Case management, patient education with behavioural support, and lower out-of-pocket expenses each improved medication adherence for more than one condition. The evidence on whether these improved or could be applied to long-term adherence and health outcomes was limited.

This review addressed a clear research question and the inclusion criteria were broad, but relevant and reproducible. Relevant sources were searched, for studies published in English, which was appropriate for the USA. Many studies were included, but the variety between them meant that few evaluated each combination of population, intervention, and outcome; additional unpublished studies could have been helpful if available. Each stage of the review process was conducted by two people, reducing the risks of errors and bias. Study quality was assessed, using appropriate criteria, and the complete results were published in the full report. The decision to conduct a narrative synthesis seems to have been appropriate.

This was a well-conducted review, and the conclusions are likely to be reliable.

Practice: The authors stated that decision-makers should take care in selecting components of complex interventions to improve medication adherence.

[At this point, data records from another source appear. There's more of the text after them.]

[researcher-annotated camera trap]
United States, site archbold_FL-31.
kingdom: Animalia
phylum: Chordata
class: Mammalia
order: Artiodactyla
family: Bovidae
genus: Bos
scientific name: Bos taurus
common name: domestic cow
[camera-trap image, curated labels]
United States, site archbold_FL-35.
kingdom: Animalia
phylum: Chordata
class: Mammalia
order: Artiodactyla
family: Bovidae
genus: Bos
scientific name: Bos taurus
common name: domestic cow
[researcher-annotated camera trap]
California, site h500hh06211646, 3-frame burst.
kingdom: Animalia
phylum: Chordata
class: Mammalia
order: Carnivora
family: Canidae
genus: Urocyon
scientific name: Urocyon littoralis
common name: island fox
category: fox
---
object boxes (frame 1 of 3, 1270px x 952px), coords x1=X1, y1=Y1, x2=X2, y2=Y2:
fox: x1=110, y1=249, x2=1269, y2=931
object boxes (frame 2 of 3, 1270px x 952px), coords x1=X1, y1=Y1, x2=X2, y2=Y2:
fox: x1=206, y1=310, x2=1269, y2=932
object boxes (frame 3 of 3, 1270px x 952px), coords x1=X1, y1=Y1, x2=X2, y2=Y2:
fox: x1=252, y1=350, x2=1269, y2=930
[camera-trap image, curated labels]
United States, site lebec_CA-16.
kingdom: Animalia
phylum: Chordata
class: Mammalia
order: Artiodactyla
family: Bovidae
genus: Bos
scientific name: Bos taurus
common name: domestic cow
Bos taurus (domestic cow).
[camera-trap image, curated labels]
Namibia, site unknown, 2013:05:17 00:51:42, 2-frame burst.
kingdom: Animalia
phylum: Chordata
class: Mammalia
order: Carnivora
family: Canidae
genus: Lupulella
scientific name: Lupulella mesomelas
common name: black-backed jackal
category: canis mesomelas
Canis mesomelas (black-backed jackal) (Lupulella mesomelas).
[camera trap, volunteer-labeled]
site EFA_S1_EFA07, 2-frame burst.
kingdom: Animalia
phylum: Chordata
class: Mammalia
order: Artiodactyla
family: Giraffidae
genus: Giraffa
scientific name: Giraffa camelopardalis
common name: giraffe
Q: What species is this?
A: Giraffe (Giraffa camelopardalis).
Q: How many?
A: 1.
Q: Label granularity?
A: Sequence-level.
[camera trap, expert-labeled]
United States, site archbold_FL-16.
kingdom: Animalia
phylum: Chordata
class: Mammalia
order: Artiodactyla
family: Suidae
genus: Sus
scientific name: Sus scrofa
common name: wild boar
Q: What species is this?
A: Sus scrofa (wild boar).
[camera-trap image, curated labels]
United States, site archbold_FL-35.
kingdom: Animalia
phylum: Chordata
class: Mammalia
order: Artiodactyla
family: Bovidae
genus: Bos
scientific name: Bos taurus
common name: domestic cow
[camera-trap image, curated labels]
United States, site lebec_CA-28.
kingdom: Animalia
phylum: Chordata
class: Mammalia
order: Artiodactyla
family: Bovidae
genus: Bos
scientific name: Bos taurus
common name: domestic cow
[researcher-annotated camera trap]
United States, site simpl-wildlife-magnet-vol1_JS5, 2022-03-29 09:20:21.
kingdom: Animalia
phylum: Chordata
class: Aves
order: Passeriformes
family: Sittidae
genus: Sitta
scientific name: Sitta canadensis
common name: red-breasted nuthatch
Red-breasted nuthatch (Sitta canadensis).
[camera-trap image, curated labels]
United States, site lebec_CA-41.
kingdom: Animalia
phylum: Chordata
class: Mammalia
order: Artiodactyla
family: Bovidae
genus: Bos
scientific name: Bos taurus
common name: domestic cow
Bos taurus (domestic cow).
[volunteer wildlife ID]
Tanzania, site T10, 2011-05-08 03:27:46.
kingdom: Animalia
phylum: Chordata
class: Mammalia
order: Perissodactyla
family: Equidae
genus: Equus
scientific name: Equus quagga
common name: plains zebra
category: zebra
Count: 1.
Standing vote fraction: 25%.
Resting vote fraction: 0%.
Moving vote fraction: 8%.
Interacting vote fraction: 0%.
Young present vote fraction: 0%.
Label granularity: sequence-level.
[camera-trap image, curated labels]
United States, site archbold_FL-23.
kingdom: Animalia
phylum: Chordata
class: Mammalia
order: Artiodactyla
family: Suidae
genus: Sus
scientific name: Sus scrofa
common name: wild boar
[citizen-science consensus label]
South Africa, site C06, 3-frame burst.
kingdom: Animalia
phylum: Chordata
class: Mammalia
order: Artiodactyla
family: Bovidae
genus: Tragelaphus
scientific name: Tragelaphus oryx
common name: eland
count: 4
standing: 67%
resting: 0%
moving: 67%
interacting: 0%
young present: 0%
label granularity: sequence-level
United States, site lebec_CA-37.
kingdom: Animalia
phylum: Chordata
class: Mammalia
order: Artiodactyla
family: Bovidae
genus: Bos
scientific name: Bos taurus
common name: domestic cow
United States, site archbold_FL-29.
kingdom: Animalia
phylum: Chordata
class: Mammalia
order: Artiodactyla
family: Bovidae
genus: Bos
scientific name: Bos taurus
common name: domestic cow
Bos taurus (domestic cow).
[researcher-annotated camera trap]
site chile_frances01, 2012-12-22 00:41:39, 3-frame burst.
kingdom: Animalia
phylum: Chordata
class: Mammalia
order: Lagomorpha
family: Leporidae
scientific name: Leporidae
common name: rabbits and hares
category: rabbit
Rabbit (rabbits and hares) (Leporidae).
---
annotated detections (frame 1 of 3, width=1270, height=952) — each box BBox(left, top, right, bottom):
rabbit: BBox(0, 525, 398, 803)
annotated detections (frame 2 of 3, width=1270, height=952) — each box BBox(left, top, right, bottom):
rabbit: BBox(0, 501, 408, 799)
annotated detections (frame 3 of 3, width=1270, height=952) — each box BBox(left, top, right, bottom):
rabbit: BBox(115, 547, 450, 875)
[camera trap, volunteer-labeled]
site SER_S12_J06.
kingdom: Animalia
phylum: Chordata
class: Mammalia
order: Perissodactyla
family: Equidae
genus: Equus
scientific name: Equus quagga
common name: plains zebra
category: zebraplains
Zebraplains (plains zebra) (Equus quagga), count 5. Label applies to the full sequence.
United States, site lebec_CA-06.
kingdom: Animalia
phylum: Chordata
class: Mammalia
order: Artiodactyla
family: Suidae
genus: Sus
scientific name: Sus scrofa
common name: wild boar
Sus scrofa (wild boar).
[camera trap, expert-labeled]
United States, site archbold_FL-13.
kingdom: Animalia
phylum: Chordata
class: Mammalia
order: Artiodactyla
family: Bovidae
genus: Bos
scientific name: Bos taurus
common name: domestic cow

Research: The authors stated that future studies should clearly describe each intervention component. Factorial designs could assess both the additive and multiplicative effects of intervention components. Studies should use the guidelines of the Standards for Quality Improvement Reporting Excellence group to clarify the mechanisms by which the intervention components produce changes, the course of the implementation, and the success of tests of the mechanism of action. They stated that new studies should question which specific elements of multi-component interventions work best and how these interventions could be improved to increase adherence and improve health outcomes.

Funded by the Agency for Healthcare Research and Quality.

Viswanathan M, Golin CE, Jones CD, Ashok M, Blalock S, Wines RC, Coker-Schwimmer EJ, Grodensky CA, Rosen DL,Tuen A, Sista P, Lohr KN. Medication adherence interventions: comparative effectiveness - closing the quality gap, revisiting the state of the science. Rockville, MD, USA: Agency for Healthcare Research and Quality. Evidence Report/Technology Assessment; 208. 2012.

This is a critical abstract of a systematic review that meets the criteria for inclusion on DARE. Each critical abstract contains a brief summary of the review methods, results and conclusions followed by a detailed critical assessment on the reliability of the review and the conclusions drawn.